# garage door wont stay shut



## stevemw (Nov 14, 2009)

I posted this in windows and doors as well. I'm not sure which place it belongs in.
I have a (hopefully) minor issue with my garage door opener. There is a small wire that runs from the motor unit along the rail to the center top of the garage door that has come loose. After this happened, the garage door won't stay shut on it's own without hitting the button again at the bottom of the cycle. This wire almost looks like some sort of ground wire. My question is, how does it attach back, and why did it come loose to begin with? It obviously maintains a sensor of some sort (and I obviously don't know much about garage door openers).

Thanks for any help,
Steve


----------



## stevemw (Nov 14, 2009)

OK. After a little research, I figured out that it's the limit switch wire that disconnected.

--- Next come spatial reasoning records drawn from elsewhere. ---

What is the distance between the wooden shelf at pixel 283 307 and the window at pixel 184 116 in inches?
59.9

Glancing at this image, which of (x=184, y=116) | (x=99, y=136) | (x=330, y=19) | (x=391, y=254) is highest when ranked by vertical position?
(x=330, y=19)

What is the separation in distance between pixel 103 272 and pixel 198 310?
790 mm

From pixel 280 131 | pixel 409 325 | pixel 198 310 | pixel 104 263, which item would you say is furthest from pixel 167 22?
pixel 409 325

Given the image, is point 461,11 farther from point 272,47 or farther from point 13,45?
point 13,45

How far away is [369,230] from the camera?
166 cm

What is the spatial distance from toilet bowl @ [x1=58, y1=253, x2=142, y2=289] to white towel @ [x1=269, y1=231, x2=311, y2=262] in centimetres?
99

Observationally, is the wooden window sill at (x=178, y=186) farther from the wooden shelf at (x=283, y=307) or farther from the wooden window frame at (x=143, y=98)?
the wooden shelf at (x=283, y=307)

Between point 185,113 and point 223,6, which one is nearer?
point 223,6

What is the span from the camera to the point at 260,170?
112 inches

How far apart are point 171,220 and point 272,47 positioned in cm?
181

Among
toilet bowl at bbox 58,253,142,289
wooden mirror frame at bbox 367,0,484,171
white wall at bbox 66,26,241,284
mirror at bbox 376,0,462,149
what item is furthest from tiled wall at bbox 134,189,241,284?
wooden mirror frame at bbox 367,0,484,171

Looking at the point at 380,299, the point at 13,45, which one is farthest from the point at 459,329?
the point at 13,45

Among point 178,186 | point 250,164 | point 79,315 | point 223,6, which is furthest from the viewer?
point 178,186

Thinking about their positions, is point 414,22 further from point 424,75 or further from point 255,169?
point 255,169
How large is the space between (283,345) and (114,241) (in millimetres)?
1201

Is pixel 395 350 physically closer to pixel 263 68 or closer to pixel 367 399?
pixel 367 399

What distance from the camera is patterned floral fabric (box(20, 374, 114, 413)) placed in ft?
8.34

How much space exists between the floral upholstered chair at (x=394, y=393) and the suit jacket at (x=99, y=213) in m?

Now the question is, how do I reconnect it?


----------



## roughneck (Nov 15, 2009)

Does the end of the wire have a female plug? It should. There should be a male spade on top of the limit switch. Plug it in there. I remember the hasle of securing this wire in my garage door days, allways a pain. It should just press into the top of the channel, psess firmly. Make sure there are no nicks in the wire. The reason it came out is most likely poor installation. 
Remember that overhead doors need periodic maintenance. You are working them as hard as your vehicles and they can be just as dangerous. Make sure you can open and close doors manually, they should be balanced throughout its' travel. Test your eye-sensors and put a 2x4 under the door, it needs to open when it hits it. Look for: bad rollers, tighten loose nuts, frayed cables, broken springs and NEVER TOUCH THE TORSION ASSEMBLY. I have seen the aftermath and it is not pretty.


----------



## stevemw (Nov 16, 2009)

Thanks Roughneck,

It did indeed have a female end and I was able to plug it in. It was definitely a pain due to the tiny little space between the limit switch and the ceiling.  I made sure to fasten the wire a little bit better than it was before as well. Other than that, everything looks good.

Thanks Again!


----------



## subzero (Jan 31, 2010)

Well, The reason it came out is most likely poor installation.
Remember that overhead doors need periodic maintenance.


----------